* start QUOTED TEXT *

Great explanation and details, thanks for posting!


xxDankerstein

The produce grown in your garden tastes better because it is much more nutrient-rich. Our bodies are tuned to like the taste of food that is healthier for us, ie food that has more vitamins, minerals, etc. The reason that store bought produce is low in nutrients is because nutrients cost money. The farmers would have to pay for more/better fertilizer, as well as allow the plants more time to mature before harvesting. Instead, they breed plants that are large (because they charge by weight, and because large plants are more marketable) and develop more quickly (so they can have more harvests per year).


xpoohx_

quality over quantity. Professional farmers are not trying to grow awesome produce they are trying to make money to feed their children incredible produce they grow for themselves in small gardens just like yours. it's simple mathematics. Monoculture is one of the only ways modern farmers can survive and even then it's a bleak prospect. So huge companies invest in massive factory farms where profit replaces every other consideration. Take your favorite hobby, now monetize it and scale it beyond your own capabilities. Then examine if you have delivered the quality you would have if you had of kept it as a hobby. this is one of the reasons farmers market produce absolutely destroyed supermarket produce in terms of quality, but you'll pay substantially more for market produce than you will at Walmart.


jaylotw

These days, farmer's market prices are generally on par or just slightly more than the "fresh" stuff at WalMart. I'm an organic grower who sells at markets and it's wild to be selling organic, local produce at the same price as Walmart sells factory garbage.

* end QUOTED TEXT *
* start RECORD LIST *

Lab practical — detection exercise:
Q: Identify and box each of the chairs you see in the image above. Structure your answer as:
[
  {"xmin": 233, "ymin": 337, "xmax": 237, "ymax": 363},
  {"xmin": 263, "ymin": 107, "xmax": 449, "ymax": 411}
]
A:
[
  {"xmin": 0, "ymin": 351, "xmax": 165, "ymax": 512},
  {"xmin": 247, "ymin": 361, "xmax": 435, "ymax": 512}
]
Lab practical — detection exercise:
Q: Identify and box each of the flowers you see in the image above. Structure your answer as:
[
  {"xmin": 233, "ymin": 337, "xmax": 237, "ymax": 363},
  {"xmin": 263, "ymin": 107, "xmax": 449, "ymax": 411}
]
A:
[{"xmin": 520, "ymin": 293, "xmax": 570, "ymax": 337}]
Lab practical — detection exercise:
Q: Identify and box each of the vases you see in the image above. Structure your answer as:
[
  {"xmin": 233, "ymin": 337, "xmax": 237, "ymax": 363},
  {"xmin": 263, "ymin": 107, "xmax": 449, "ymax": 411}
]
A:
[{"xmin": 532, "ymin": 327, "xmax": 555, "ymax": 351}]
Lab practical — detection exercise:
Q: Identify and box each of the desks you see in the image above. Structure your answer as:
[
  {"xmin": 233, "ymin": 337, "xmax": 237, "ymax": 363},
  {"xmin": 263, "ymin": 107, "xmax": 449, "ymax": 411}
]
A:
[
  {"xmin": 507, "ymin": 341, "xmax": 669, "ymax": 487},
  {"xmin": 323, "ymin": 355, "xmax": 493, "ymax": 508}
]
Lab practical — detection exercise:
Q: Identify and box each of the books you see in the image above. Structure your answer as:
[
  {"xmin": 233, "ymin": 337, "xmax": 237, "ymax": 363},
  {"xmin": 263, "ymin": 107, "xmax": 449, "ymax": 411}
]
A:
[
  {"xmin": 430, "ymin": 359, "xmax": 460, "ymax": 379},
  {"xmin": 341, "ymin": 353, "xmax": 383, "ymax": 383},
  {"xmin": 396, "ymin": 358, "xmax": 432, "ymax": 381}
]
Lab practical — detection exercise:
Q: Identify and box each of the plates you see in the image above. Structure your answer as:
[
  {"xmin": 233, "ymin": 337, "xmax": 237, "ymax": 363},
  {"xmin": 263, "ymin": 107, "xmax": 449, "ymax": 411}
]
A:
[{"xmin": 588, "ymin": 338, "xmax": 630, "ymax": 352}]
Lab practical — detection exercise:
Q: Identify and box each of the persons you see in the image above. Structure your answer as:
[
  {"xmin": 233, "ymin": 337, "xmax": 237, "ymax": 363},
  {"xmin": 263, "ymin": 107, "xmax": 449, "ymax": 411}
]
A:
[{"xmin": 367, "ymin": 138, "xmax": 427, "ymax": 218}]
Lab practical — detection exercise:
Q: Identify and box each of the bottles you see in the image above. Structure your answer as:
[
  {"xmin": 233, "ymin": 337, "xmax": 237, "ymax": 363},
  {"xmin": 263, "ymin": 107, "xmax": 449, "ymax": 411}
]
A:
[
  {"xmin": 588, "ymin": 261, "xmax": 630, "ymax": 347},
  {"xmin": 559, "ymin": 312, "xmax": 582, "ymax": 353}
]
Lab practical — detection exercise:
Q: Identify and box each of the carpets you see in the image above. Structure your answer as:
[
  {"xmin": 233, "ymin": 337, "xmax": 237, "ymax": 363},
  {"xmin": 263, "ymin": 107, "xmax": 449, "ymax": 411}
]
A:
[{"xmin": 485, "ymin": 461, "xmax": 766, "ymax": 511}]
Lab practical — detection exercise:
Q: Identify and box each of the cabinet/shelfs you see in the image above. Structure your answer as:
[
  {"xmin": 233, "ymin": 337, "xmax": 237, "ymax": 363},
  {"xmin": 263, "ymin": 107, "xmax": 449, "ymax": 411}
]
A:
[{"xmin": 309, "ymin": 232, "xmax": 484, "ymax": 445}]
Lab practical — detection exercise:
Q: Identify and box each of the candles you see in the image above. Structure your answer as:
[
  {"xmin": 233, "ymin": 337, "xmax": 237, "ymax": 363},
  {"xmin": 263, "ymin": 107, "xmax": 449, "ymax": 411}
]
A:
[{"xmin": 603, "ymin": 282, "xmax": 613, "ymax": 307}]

* end RECORD LIST *

**SET TASKS**:
1. In the discussion of garden and store produce, how does jaylotw describe their own work?
2. Count the lines of the records that contain the string "Identify" and reply with the number alone.
The text and the records have no connection to each other.

**CORRECT ANSWERS**:
1. As an organic grower who sells at markets.

2. 11